【求助】org-protocol 能否传递整个HTML页面？

noalias · 2024 年5 月 8 日 00:57

我在bookmarklet中，设置了document.body.outerHTML

javascript:location.href='org-protocol://capture-book-list?template=bw&url=%27+encodeURIComponent(location.href)+%27&title=%27+encodeURIComponent(document.title)+%27&body=%27+encodeURIComponent(document.body.outerHTML)+%27&note=%27+encodeURIComponent(window.getSelection())

但是Emacs端没反应。去掉encodeURIComponent(document.body.outerHTML)是可以正常解析出url、title等。

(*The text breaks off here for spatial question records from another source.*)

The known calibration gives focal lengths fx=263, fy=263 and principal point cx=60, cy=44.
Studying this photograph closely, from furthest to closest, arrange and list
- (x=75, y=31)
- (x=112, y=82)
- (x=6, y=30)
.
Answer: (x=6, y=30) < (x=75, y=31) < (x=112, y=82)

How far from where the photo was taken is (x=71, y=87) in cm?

lld2001 · 2024 年5 月 8 日 01:28

找了下曾经用的一段脚本，是可以解析网页上选中的文本的。用了 shortmanager 插件（看了 Sacha Chua 一篇文章后网上搜集的，github中没找到）。

// ==UserScript==
// @ShortcutManager
// @name Capture link
// @namespace XPrUJhE4wRsC
// @key Alt+c
// @include *
// ==/UserScript==
var captureLink =function(){
  var uri = 'org-protocol:///capture-html?template=w&url=' + encodeURIComponent(location.href) + '&title=' + encodeURIComponent(document.title || "[untitled page]") + '&body=' + encodeURIComponent(function () {var html = ""; if (typeof window.getSelection != "undefined") {var sel = window.getSelection(); if (sel.rangeCount) {var container = document.createElement("div"); for (var i = 0, len = sel.rangeCount; i < len; ++i) {container.appendChild(sel.getRangeAt(i).cloneContents());} html = container.innerHTML;}} else if (typeof document.selection != "undefined") {if (document.selection.type == "Text") {html = document.selection.createRange().htmlText;}} var relToAbs = function (href) {var a = document.createElement("a"); a.href = href; var abs = a.protocol + "//" + a.host + a.pathname + a.search + a.hash; a.remove(); return abs;}; var elementTypes = [['a', 'href'], ['img', 'src']]; var div = document.createElement('div'); div.innerHTML = html; elementTypes.map(function(elementType) {var elements = div.getElementsByTagName(elementType[0]); for (var i = 0; i < elements.length; i++) {elements[i].setAttribute(elementType[1], relToAbs(elements[i].getAttribute(elementType[1])));}}); return div.innerHTML;}());
  window.location = uri;
  return uri;
};
captureLink();

还用了 org-protocol-capture-html。

Voleking · 2024 年5 月 8 日 02:57

感觉可以参考下 GitHub - alphapapa/org-protocol-capture-html: Capture HTML from the browser selection into Emacs as org-mode content 的最后一部分 js

encodeURIComponent(function() {
    var html = "";
    if (typeof document.getSelection != "undefined") {
        var sel = document.getSelection();
        if (sel.rangeCount) {
            var container = document.createElement("div");
            for (var i = 0, len = sel.rangeCount; i < len; ++i) {
                container.appendChild(sel.getRangeAt(i).cloneContents());
            }
            html = container.innerHTML;
        }
    } else if (typeof document.selection != "undefined") {
        if (document.selection.type == "Text") {
            html = document.selection.createRange().htmlText;
        }
    }
    var relToAbs = function(href) {
        var a = document.createElement("a");
        a.href = href;
        var abs = a.protocol + "//" + a.host + a.pathname + a.search + a.hash;
        a.remove();
        return abs;
    };
    var elementTypes = [
        ['a', 'href'],
        ['img', 'src']
    ];
    var div = document.createElement('div');
    div.innerHTML = html;
    elementTypes.map(function(elementType) {
        var elements = div.getElementsByTagName(elementType[0]);
        for (var i = 0; i < elements.length; i++) {
            elements[i].setAttribute(elementType[1], relToAbs(elements[i].getAttribute(elementType[1])));
        }
    });
    return div.innerHTML;
}());

noalias · 2024 年5 月 8 日 03:18

我现在只传递url，通过url-retrieve-synchronously获取HTML页面，来迂回解决😢。